A l’occasion de recherches récentes, le professeur Philip Stewart, vient de montrer les liens familiaux et personnels qui liaient cette « dame de la famille Cramayel » au comte d’Angivillers. C’est donc bien de ce même manuscrit qu’il s’agit.
Le manuscrit présenté ici a été acquis par la bibliothèque de la Chambre des députés en 1812, administrée alors par Druon. En très bon état, il compte 225 feuillets numérotés par l’auteur et reliés en maroquin rouge. Quelques particularités méritent d’être mentionnées :
- l’écriture est extrêmement soignée, et le texte est remarquablement bien aligné à l’intérieur d’un fin liseré de couleur rouge tracé à la main.
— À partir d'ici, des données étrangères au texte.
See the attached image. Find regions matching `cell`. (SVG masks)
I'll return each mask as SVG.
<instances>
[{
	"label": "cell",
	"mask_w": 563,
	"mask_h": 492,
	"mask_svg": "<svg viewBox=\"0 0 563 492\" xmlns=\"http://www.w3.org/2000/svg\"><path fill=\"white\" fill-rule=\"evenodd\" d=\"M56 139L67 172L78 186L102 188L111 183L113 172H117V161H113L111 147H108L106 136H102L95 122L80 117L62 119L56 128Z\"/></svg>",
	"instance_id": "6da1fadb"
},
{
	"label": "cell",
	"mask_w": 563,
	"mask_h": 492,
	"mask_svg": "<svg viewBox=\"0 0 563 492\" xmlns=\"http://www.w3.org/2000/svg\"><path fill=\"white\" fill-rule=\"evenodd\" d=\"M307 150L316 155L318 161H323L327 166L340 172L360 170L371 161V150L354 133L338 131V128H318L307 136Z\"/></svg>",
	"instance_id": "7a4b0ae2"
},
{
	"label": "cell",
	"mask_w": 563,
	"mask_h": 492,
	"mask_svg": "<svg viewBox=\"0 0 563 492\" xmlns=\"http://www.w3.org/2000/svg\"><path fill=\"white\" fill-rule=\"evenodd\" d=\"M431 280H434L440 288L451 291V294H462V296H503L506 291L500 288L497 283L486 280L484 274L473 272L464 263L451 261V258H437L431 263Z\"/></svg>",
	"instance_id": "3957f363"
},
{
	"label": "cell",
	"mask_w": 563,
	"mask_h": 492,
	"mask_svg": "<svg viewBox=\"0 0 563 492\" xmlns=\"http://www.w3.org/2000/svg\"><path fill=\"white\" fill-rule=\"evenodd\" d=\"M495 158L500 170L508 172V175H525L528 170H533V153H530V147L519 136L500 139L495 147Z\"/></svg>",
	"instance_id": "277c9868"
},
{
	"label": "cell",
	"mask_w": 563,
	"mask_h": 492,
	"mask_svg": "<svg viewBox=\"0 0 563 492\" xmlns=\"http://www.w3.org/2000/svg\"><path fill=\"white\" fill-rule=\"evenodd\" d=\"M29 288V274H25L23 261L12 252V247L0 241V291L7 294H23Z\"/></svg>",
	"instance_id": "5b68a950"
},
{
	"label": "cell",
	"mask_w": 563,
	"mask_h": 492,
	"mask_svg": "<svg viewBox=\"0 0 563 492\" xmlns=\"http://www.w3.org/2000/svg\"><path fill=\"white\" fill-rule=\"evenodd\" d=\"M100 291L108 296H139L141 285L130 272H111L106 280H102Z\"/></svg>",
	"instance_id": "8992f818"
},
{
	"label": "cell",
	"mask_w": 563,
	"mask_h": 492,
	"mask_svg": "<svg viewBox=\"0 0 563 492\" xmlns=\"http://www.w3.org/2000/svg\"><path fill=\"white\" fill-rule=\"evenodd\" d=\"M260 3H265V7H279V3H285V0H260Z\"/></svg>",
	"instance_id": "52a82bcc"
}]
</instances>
Il comporte peu de corrections, sauf page 221, où trente et une lignes ont été soigneusement raturées par l’auteur ;
- en tête de la première page, on peut lire une recommandation de l’auteur qui ne figure pas dans toutes les versions : « Si j’osais faire quelque prière à ceux entre les mains de qui tombera cet écrit, ce serait de vouloir bien le lire tout entier avant que d’en disposer et même avant que d’en parler à personne ; mais très sûr d’avance que cette grâce ne me sera pas accordée, je me tais et remets tout à la Providence » ;
- trois paperoles, en très bon état, sont insérées, pages 16, 42 et 205 ;
- entre les pages 200 et 201, on remarquera la trace d’une coupure nette de page, qui n’a pas affecté la pagination.